Les 90 printemps de Kitty Jordan
Pierre Jordan | En ce mardi 23 août 2016, une petite délégation de la Municipalité de Jorat-Mézières s’est rendue à la ferme de la Fontanettaz en compagnie du pasteur Nicolas Merminod pour «marquer le coup» du nonantième anniversaire de Kitty Jordan.
Katharine (son vrai prénom) Baumann naît à Nuremberg, d’un père suisse et d’une mère allemande. Sitôt après sa naissance, son cuisinier de père part au Pérou, plus précisément à Lima, pour officier comme chef de cuisine d’un grand hôtel nord-américain. Deux ans plus tard, une fois installé, il fait venir femme et enfant au pays des Incas, où Kitty passe des jours heureux jusqu’à l’âge de 12 ans, après avoir acquis et maîtrisé l’allemand à domicile, l’espagnol avec les copains et l’anglais à l’école.
Ses parents projettent alors de se séparer et Kitty, bien malgré elle, refait la traversée de l’Atlantique pour rejoindre sa grand-maman en Franconie, dans la petite ville de Schillingsfürst. Nous sommes en 1938, à l’aube de la Seconde Guerre mondiale. Voyant la situation s’aggraver de jour en jour, son aïeule décide peu de temps après l’arrivée de Kitty, détentrice du passeport à croix blanche, de l’envoyer dans sa famille en Suisse, plus précisément à Leutwil, dans le canton d’Argovie.
Mais cette famille a décidément la bougeotte. Sa tante acquiert une maison à Meggen, non loin de Lucerne, où Kitty termine sa scolarité. Notons qu’au fil de son périple outre-Sarine, elle engrange sans difficulté les finesses de divers dialectes suisses alémaniques. Elle n’est toutefois pas encore rassasiée et se rend ainsi à Lugano pour y trouver du travail et apprendre l’italien.
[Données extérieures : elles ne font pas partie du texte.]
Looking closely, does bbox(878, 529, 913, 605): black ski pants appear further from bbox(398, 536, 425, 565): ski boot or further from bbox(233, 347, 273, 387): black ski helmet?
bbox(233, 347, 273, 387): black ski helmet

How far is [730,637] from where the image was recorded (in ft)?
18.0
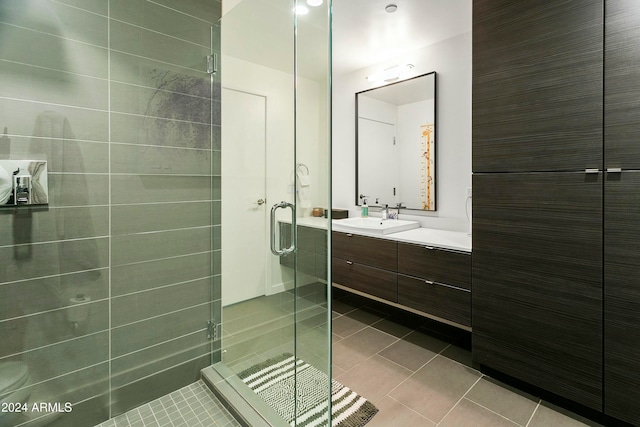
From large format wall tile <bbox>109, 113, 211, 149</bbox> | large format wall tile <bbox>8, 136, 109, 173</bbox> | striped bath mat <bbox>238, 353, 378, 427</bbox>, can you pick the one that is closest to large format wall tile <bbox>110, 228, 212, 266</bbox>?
large format wall tile <bbox>8, 136, 109, 173</bbox>

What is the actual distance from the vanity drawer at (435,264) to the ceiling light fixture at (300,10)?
1.70 meters

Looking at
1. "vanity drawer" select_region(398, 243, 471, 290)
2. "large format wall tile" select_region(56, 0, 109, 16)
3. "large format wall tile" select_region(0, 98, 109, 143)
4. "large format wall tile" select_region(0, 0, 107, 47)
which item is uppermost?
"large format wall tile" select_region(56, 0, 109, 16)

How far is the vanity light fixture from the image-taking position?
3.11m

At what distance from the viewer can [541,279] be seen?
179cm

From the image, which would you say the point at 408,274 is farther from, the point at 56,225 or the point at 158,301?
the point at 56,225

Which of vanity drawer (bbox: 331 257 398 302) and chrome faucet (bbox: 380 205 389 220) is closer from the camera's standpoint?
vanity drawer (bbox: 331 257 398 302)

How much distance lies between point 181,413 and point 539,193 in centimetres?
233

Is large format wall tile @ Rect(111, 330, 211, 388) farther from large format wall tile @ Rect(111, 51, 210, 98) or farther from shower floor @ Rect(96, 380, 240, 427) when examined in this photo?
large format wall tile @ Rect(111, 51, 210, 98)

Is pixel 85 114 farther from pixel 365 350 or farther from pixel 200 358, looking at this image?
pixel 365 350

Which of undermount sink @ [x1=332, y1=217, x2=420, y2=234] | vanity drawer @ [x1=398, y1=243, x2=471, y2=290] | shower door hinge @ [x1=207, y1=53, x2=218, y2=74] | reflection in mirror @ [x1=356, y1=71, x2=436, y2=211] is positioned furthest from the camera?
reflection in mirror @ [x1=356, y1=71, x2=436, y2=211]

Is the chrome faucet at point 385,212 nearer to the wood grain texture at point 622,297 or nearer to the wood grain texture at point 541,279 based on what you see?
the wood grain texture at point 541,279

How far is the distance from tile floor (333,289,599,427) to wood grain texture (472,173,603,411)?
0.48ft

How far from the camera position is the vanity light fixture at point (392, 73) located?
311 cm

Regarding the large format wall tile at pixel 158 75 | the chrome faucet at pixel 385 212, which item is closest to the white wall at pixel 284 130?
the large format wall tile at pixel 158 75
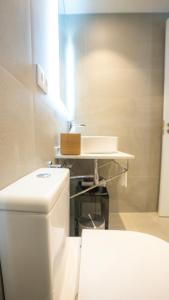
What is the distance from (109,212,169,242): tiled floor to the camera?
1.72 meters

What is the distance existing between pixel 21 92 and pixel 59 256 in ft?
1.73

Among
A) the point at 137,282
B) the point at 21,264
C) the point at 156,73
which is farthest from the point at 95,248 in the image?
the point at 156,73

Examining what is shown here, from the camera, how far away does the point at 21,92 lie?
61 cm

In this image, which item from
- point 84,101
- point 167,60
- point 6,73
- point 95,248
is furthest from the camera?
point 84,101

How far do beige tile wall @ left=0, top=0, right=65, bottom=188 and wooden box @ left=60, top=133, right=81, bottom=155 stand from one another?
205 millimetres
Durant son séjour au Tessin, elle profite de ses congés pour sillonner les routes au guidon de sa Vespa, n’hésitant pas à «pousser» de temps à autre jusqu’à Milan.
Un beau jour, c’est d’ailleurs sur son deux-roues qu’elle subit un léger accident qui l’a contraint au repos. Le destin veut alors que sa collègue et amie Pierrette Jordan lui propose de venir se reposer quelque temps en terres vaudoises, dans la ferme parentale de la Fontanettaz à Carrouge. Kitty y fait la connaissance de Michel, le grand frère de Pierrette.
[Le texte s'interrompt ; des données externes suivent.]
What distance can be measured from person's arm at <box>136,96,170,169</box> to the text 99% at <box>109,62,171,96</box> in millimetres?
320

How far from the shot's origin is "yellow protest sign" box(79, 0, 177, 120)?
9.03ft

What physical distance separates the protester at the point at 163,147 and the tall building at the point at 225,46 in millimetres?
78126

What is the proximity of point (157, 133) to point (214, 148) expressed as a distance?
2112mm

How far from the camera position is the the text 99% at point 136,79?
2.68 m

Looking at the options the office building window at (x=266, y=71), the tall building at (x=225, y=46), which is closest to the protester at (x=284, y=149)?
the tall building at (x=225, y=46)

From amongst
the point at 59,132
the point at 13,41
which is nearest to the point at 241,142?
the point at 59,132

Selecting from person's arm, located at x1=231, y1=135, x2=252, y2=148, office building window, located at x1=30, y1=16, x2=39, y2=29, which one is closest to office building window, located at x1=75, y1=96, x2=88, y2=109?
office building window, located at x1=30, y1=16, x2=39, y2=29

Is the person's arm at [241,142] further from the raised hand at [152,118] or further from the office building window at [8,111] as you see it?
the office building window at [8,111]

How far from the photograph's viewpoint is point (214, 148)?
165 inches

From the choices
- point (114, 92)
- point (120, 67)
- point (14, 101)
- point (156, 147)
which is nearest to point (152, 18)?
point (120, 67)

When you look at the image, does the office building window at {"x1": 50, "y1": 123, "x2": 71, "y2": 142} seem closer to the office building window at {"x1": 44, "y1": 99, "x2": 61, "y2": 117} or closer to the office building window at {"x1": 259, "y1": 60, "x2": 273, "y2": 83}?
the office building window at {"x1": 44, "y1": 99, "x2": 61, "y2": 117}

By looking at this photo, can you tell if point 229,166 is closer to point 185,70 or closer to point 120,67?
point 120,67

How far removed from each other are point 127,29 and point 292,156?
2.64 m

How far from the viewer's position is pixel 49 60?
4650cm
On devine aisément la suite: ils se marient en 1953 et voient successivement naître Yves en 1954, Anne en 1956, puis Pierrot en 1958, ainsi surnommé car la place de Pierre est déjà prise par le grand-père. Depuis, Kitty conjugue les travaux du ménage et de la ferme, tout en veillant sur ses trois chérubins. Comme si elle n’en avait pas assez, elle réussit encore le tour de force de travailler à mi-temps comme secrétaire, tout d’abord chez Polyform, puis auprès de Vogelsang SA, ce jusqu’à sa retraite amplement méritée. C’est notamment grâce aux réels sacrifices de cette mère courage que l’ordinaire quotidien a pu être amélioré et que ses trois enfants ont pu effectuer des apprentissages.
Depuis 2001 et le décès de Michel, Kitty vit seule dans la ferme aujourd’hui inexploitée, écoutant des opéras le soir ou profitant la journée du moindre rayon de soleil dans son beau jardin, qu’elle a travaillé seule jusqu’à cette année. Malgré quelques bobos, dont deux assez sérieux, elle a chaque fois récupéré comme une jeune fille et, à la regarder, on en vient parfois à se demander qui est le vrai rayon de soleil. Plusieurs convives se sont d’ailleurs probablement posé cette question le dimanche précédent, lors d’une fête réunissant tous ses amis et sa famille, dont ses quatre petits-enfants, aujourd’hui adultes.
Bon anniversaire Kitty. Oups, je voulais dire Maman.